A falta de playa, buenos son los chuuuuurrooos en casa
No hay con qué darle a un churro recién hecho. Pensá: la primera mordida hace crac y la masa salada se funde con el dulce de leche y el azúcar. ¿Te tentaste? Listo, acá va la mejor receta de churros.
Cuál es la mejor receta de churros es la pregunta que cada vez que te ponés a hacerlos te viene a la cabeza. Por ahí viene la cosa. Pero hay churros y churros, no es cuestión de tomarse el tema para el churrete. El churro ideal viene con música (suena “crac”), está tibio y es sequito. La fusión de su masa salada, el azúcar y el dulce de leche son un viaje.
Están los puristas del churro, los que los prefieren sin relleno. Están los clásicos, los que los consumen inyectados con dulce de leche. Están los amantes de las experiencias extremas, que los prefieren bañados en chocolate. Y están los que les ponen cualquier cosa adentro: la libertad churreril alcanza niveles escandalosos con rellenos de tiramisú, pulpa de maracuyá, puré de palta y hasta queso azul y cheddar con panceta y verdeo.

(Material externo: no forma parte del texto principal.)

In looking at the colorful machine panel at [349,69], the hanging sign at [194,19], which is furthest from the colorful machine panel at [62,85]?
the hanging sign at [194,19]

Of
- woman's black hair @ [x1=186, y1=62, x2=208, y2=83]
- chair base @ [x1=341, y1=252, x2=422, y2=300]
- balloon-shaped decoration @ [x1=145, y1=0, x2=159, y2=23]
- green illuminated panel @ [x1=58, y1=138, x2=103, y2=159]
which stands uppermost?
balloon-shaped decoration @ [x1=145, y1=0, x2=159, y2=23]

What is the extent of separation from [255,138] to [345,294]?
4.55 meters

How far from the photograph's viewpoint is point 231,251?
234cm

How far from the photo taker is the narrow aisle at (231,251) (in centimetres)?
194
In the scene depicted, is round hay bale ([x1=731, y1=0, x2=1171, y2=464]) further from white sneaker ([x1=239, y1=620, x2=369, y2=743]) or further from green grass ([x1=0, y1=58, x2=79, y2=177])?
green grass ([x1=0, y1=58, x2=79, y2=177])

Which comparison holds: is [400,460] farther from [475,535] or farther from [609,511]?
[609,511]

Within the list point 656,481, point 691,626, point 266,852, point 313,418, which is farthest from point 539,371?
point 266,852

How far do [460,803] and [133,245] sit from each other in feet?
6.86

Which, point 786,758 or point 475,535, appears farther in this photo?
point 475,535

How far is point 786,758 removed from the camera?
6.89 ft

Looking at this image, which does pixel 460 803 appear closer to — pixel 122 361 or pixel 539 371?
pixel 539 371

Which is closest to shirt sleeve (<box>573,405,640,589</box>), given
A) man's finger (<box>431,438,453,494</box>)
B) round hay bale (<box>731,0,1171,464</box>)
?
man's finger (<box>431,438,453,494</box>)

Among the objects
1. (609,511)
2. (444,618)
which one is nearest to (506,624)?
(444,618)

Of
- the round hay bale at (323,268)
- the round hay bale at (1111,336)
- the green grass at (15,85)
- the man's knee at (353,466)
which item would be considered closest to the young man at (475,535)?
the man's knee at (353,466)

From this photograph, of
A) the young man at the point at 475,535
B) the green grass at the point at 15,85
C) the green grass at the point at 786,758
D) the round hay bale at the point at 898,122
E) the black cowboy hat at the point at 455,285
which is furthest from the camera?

Pero vamos a nuestra adicción básica. El churro es un bocado muy antiguo que comían los campesinos del medioevo. Si alguien se ponía pesado, lo mandaban a freír churros, porque ya verás que es una receta sencilla, pero tiene sus cuestiones. Acá llegaron con los inmigrantes españoles, quienes los bajaban con chocolate caliente. También los servían en forma de espiral, las famosas “porras”, que todavía se encuentran en algunos pueblos de España y que se comen en el momento, como debe ser.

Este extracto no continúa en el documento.